** The data follows **

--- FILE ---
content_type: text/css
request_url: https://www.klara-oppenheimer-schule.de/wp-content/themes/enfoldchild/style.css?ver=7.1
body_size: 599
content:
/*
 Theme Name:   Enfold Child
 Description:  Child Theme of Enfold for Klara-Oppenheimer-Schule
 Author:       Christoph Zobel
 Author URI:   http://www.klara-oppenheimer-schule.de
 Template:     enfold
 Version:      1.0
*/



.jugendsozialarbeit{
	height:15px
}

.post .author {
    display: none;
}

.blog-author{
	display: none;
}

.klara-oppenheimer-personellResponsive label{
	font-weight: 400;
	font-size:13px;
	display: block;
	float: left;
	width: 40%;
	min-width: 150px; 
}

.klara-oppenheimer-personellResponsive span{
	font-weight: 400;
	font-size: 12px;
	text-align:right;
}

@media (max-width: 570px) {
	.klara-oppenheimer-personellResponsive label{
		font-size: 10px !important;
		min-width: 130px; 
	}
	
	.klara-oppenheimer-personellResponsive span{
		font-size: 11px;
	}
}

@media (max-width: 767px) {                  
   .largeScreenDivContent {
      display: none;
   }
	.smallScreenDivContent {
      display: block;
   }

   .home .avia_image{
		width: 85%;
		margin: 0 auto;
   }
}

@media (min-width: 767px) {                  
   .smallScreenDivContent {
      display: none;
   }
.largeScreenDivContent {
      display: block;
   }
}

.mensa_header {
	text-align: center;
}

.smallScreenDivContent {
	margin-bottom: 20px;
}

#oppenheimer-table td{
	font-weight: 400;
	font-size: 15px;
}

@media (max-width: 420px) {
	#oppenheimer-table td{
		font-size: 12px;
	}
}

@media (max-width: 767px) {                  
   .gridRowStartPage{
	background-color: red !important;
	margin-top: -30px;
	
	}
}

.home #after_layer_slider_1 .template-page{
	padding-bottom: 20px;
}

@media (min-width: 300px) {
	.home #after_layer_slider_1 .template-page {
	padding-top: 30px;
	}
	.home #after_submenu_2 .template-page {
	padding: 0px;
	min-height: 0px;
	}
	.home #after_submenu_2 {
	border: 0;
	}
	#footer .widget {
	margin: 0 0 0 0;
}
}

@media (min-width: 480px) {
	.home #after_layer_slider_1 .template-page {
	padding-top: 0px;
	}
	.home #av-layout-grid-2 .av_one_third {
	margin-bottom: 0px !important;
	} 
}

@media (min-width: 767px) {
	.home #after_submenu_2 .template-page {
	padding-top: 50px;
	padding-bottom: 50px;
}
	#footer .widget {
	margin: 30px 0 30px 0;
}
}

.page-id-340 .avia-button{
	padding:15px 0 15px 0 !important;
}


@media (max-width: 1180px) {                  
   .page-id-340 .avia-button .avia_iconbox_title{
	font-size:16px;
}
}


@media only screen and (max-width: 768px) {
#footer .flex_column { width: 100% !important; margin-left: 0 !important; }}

** End of The data **

* [What is expected]:
Repeat exactly the lines from the line containing "padding-top: 30px;" through the end of the listing above; both boundary lines are part of the output.

* [Task solution]:
	padding-top: 30px;
	}
	.home #after_submenu_2 .template-page {
	padding: 0px;
	min-height: 0px;
	}
	.home #after_submenu_2 {
	border: 0;
	}
	#footer .widget {
	margin: 0 0 0 0;
}
}

@media (min-width: 480px) {
	.home #after_layer_slider_1 .template-page {
	padding-top: 0px;
	}
	.home #av-layout-grid-2 .av_one_third {
	margin-bottom: 0px !important;
	} 
}

@media (min-width: 767px) {
	.home #after_submenu_2 .template-page {
	padding-top: 50px;
	padding-bottom: 50px;
}
	#footer .widget {
	margin: 30px 0 30px 0;
}
}

.page-id-340 .avia-button{
	padding:15px 0 15px 0 !important;
}


@media (max-width: 1180px) {                  
   .page-id-340 .avia-button .avia_iconbox_title{
	font-size:16px;
}
}


@media only screen and (max-width: 768px) {
#footer .flex_column { width: 100% !important; margin-left: 0 !important; }}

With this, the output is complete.